REQUIRED WORK -
Rewrite the passage from the opinion piece on open-mindedness starting at "Posted: Sunday, February" and ending at "work lies ahead.", substituting "editor" for each occurrence of "publisher".

PASSAGE SHOWN -
================
Working on open-mindedness

Posted: Sunday, February 29, 2004

Robert Hale is publisher of the Juneau Empire.

Since the time I knew I'd be moving to Alaska, back in September, I've been working on exercises in creative thinking (open-mindedness, actually) with my mother, who last month turned 75. Much work lies ahead.

For most of her life, and certainly for most of mine, Mom has tended to play it safe. A native of west Texas and a life-long resident of the state, I've thought that maybe her relative inexperience with other places, people and cultures is a big part of her inability to see life's much larger picture. That's not it, though; change, uncertainty and the taking of risks just don't meld with her nature.

When my wife Deana and I first talked of moving to Juneau, Mom had trouble getting over the whole notion of Alaska. Her reaction was tied entirely to stereotypical images of some parts of the state: expansive ice fields, igloos, polar bears and 24 hours of darkness for extended periods. And so very, very far away from the rest of the continental United States. Juneau's inclusion in the temperate rain forest meant little, if anything, to her.
================
PROVIDED DATA -

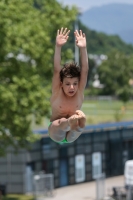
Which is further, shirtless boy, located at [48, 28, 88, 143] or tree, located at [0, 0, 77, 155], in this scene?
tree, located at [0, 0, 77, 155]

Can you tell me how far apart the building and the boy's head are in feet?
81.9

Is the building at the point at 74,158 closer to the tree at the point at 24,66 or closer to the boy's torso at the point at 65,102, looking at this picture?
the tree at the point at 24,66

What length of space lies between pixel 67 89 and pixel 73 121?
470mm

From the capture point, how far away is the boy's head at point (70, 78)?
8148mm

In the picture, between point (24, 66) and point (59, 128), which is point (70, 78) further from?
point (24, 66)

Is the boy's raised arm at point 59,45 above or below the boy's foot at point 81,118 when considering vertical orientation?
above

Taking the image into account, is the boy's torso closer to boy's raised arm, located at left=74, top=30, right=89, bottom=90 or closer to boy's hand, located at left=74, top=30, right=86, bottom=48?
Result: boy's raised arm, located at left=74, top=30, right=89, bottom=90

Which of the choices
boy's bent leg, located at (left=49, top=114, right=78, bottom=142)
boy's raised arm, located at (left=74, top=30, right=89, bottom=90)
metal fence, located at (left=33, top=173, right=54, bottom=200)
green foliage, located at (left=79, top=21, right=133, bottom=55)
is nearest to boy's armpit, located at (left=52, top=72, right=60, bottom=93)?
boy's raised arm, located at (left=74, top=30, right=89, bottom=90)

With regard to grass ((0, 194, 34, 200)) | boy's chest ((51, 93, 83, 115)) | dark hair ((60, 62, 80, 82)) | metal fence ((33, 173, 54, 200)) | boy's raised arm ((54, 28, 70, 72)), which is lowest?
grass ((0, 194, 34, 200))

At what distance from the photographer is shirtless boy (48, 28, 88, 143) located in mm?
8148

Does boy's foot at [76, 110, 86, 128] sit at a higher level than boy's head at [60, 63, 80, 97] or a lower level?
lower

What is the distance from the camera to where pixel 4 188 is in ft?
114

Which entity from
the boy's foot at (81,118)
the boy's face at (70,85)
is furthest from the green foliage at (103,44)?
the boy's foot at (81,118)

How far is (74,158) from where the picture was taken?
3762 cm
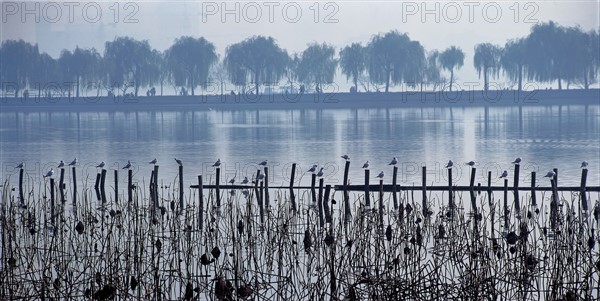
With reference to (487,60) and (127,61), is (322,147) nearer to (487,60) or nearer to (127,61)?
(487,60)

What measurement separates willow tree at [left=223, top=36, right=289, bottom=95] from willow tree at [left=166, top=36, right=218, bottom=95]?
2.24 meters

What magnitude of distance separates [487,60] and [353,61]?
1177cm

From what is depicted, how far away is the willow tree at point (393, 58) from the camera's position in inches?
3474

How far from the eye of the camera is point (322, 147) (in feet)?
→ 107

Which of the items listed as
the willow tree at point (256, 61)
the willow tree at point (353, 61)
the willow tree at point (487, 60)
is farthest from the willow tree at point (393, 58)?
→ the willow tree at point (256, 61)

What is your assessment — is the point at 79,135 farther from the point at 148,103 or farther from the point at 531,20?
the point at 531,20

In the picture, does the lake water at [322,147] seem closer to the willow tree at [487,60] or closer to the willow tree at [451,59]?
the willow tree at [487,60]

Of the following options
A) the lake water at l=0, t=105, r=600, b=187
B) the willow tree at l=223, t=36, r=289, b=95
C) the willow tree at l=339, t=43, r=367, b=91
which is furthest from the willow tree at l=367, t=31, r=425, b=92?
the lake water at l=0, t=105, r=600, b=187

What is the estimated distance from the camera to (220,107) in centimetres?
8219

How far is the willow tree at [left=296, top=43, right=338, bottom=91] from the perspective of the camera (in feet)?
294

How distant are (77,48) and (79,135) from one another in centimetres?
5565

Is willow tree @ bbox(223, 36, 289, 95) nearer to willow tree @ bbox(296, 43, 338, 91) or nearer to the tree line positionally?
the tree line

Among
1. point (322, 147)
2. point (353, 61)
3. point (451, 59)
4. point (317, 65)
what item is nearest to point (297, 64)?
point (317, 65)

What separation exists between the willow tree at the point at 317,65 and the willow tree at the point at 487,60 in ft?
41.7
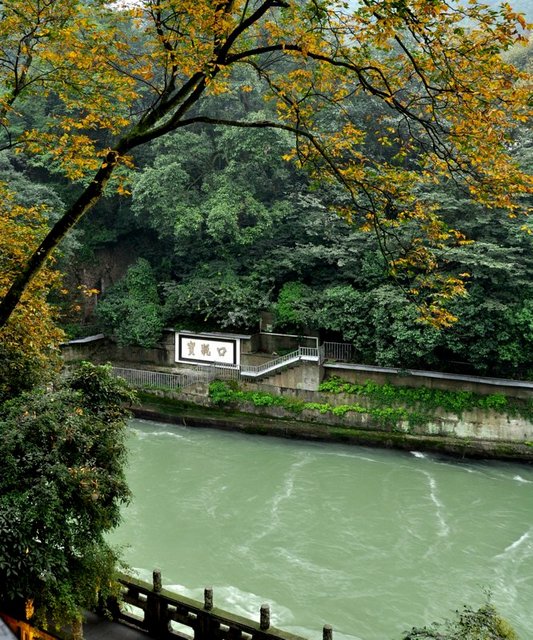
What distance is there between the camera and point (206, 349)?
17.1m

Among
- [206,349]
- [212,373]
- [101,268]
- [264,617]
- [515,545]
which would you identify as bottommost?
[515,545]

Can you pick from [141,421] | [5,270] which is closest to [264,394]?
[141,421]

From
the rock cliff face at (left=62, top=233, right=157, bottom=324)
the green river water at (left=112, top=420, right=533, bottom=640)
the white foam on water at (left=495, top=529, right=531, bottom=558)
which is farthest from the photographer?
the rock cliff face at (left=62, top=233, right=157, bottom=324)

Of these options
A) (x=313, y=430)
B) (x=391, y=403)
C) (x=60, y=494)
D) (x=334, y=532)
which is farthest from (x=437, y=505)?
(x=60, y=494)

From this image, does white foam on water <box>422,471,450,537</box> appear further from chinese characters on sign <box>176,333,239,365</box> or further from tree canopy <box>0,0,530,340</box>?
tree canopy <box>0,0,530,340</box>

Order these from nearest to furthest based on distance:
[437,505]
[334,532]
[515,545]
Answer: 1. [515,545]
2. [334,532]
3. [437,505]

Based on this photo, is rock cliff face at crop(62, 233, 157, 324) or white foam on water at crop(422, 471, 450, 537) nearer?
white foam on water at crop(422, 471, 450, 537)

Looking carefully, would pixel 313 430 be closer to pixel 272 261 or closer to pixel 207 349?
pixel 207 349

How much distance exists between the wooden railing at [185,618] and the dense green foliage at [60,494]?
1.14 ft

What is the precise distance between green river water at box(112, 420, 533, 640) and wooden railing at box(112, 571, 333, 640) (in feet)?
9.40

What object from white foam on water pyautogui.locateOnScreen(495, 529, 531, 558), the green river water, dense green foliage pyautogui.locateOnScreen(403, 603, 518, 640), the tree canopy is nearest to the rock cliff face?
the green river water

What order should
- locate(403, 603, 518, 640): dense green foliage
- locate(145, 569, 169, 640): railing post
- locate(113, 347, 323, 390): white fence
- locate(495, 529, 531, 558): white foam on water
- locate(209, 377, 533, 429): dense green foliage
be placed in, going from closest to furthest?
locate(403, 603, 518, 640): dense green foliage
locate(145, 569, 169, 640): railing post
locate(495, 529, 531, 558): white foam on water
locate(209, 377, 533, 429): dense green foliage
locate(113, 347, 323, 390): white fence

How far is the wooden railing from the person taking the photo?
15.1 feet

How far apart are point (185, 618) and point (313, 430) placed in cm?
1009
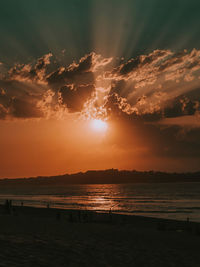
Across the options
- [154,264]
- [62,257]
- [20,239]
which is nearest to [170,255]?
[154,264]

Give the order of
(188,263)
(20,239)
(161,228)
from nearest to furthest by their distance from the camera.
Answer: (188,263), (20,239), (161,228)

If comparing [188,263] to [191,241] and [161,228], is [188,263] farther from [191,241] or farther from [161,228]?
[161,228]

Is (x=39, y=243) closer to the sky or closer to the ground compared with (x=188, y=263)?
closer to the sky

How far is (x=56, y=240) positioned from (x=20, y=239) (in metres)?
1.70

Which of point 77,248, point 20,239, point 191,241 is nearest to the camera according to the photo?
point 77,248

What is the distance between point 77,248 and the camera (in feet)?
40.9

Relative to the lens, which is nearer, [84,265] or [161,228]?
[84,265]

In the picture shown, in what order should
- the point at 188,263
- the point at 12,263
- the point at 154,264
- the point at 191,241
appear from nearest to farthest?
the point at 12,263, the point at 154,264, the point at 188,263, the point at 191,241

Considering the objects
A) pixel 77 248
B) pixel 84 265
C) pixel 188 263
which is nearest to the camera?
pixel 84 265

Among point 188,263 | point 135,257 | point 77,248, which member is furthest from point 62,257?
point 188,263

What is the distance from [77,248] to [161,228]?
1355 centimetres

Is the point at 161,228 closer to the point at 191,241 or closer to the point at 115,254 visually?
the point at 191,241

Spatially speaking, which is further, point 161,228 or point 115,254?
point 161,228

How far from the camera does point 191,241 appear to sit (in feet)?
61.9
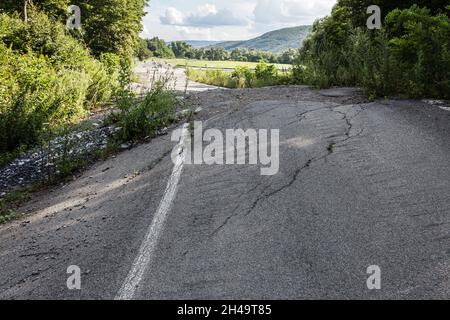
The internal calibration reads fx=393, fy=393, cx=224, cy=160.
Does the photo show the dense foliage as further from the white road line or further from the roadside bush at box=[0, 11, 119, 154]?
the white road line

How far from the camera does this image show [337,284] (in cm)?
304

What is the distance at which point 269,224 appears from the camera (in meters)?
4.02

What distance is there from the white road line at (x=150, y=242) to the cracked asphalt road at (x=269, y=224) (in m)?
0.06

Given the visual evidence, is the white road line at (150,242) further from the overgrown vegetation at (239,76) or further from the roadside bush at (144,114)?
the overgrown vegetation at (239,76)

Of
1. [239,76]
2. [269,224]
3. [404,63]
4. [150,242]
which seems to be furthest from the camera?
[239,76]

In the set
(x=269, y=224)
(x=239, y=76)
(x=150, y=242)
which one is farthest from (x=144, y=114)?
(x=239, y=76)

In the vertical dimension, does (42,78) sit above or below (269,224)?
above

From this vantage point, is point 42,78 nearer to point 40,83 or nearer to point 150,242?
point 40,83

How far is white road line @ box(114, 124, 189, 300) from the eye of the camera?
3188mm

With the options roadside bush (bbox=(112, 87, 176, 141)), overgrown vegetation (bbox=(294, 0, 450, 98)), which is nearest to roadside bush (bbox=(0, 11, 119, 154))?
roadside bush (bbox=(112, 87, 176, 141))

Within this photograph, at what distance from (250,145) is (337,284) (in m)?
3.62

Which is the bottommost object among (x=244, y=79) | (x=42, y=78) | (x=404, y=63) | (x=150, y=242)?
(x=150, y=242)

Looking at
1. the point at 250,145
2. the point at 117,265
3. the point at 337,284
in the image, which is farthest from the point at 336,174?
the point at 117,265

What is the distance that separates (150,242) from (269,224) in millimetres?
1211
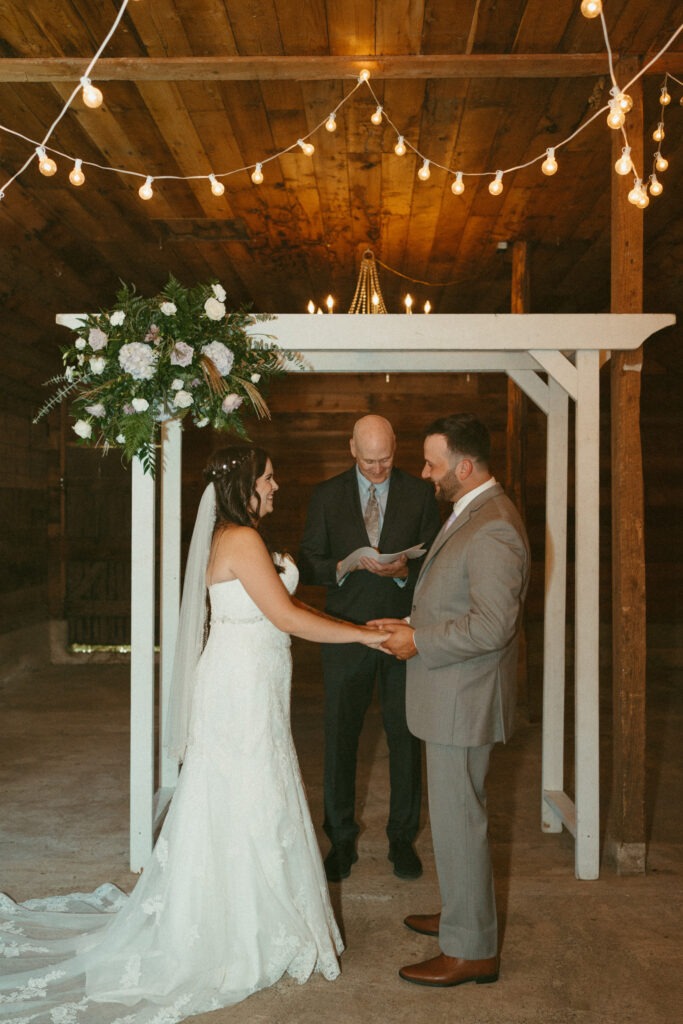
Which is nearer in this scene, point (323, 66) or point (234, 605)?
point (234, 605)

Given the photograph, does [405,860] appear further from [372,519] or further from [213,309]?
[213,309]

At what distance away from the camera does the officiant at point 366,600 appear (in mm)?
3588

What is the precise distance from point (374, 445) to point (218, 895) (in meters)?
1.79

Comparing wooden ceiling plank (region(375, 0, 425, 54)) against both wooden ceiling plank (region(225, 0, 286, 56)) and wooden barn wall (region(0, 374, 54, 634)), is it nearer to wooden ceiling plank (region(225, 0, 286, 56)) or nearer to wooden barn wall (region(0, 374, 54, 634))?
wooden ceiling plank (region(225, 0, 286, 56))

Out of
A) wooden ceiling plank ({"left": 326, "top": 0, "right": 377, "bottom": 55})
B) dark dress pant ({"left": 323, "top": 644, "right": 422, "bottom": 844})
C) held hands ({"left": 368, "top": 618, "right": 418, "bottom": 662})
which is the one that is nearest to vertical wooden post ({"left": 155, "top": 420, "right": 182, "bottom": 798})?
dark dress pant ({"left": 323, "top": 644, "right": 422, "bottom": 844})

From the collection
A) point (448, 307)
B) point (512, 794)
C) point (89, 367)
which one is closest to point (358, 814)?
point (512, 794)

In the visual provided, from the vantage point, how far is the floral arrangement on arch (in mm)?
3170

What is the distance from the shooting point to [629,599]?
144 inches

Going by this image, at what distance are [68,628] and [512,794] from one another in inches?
================
SOLUTION -
Posted: Sunday, February 29, 2004

Robert Hale is editor of the Juneau Empire.

Since the time I knew I'd be moving to Alaska, back in September, I've been working on exercises in creative thinking (open-mindedness, actually) with my mother, who last month turned 75. Much work lies ahead.